**Listed entries:**
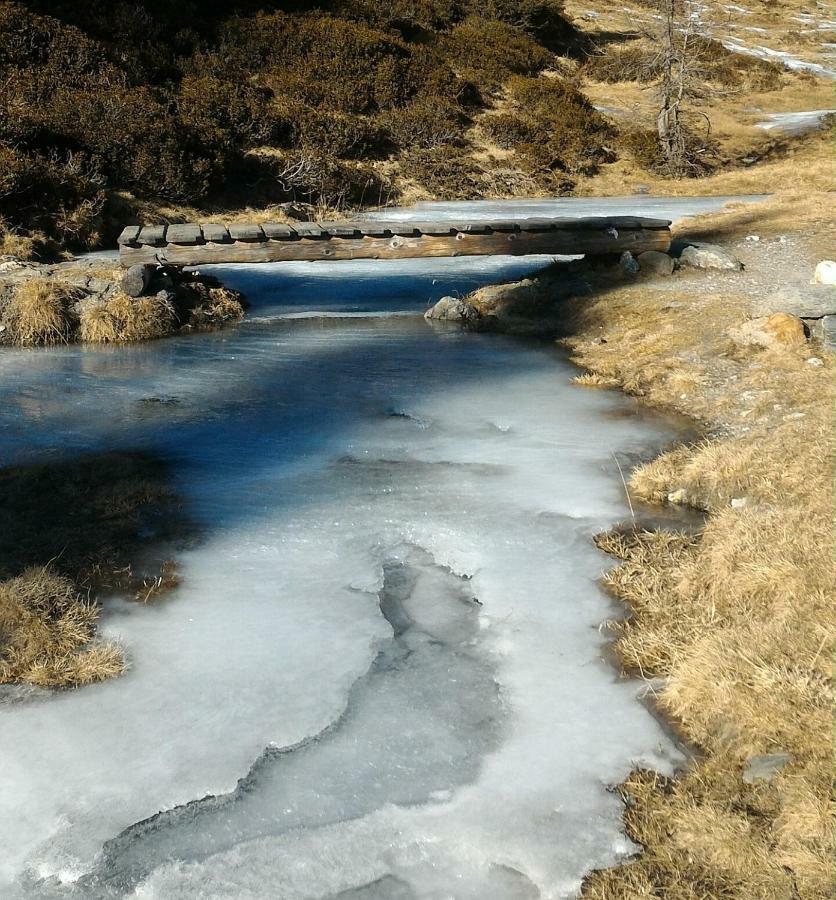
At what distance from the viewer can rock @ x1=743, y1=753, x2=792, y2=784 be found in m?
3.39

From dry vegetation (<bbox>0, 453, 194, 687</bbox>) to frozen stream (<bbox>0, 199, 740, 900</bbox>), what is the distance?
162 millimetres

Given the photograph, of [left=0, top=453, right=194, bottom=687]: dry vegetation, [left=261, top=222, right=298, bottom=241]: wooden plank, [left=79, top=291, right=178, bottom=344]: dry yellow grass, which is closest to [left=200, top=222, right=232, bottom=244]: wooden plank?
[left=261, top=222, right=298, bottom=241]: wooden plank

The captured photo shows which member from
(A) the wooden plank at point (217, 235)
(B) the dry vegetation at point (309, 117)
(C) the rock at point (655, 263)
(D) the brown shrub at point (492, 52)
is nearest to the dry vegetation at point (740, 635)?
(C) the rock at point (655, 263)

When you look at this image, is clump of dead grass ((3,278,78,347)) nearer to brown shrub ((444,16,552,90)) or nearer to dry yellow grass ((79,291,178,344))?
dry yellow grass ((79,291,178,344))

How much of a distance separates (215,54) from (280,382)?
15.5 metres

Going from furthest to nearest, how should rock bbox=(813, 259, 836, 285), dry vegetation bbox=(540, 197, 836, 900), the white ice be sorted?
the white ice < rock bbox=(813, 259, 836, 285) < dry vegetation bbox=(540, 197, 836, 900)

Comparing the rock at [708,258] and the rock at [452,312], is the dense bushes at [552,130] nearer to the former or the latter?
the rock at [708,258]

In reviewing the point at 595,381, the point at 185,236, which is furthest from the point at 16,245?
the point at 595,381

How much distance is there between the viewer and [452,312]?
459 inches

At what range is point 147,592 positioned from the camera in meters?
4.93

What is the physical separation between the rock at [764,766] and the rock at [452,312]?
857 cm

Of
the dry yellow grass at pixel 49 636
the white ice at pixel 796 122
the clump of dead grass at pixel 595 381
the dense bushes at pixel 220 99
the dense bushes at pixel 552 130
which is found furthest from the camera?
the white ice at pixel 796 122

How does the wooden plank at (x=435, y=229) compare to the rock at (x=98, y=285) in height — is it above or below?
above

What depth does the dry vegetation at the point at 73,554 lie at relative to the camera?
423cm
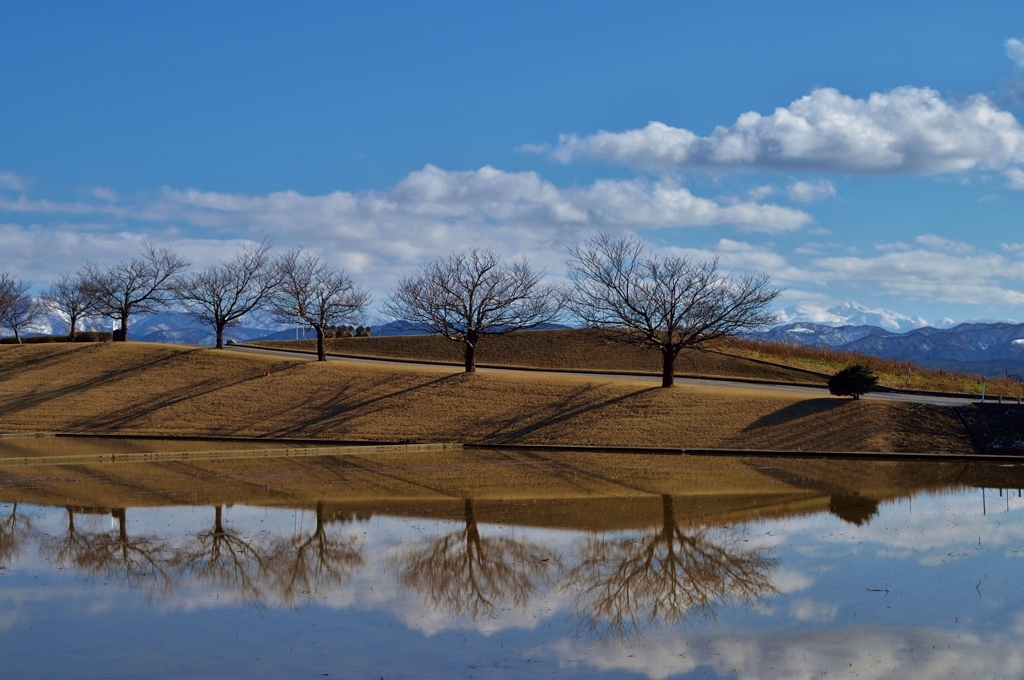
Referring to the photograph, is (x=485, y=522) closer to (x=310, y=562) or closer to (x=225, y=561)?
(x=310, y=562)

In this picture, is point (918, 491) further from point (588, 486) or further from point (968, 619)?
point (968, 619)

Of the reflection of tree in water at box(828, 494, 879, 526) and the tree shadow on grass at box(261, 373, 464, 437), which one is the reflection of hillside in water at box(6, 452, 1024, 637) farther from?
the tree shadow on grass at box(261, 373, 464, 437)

**What to work on:**
Copy everything from the line containing "What is the physical" down to the end of the records, word for word, leaving the pictures out.

**Expected answer:**
What is the physical separation between the rock at [764,766] and the rock at [452,312]?
857 cm

Of
the dry yellow grass at pixel 49 636
the white ice at pixel 796 122
the clump of dead grass at pixel 595 381
the dense bushes at pixel 220 99
the dense bushes at pixel 552 130
which is found furthest from the camera?
the white ice at pixel 796 122

How does the wooden plank at (x=435, y=229) compare to the rock at (x=98, y=285) in height — is it above or below?
above

What depth does the dry vegetation at the point at 73,554 lie at relative to the camera?
423cm
Referring to the photograph, is (x=485, y=522) closer to (x=310, y=562) or closer to (x=225, y=561)?
(x=310, y=562)

In this picture, is point (918, 491) further from point (588, 486) or further from point (968, 619)?
point (968, 619)

Of the reflection of tree in water at box(828, 494, 879, 526) and the tree shadow on grass at box(261, 373, 464, 437), which one is the reflection of hillside in water at box(6, 452, 1024, 637) farther from?
the tree shadow on grass at box(261, 373, 464, 437)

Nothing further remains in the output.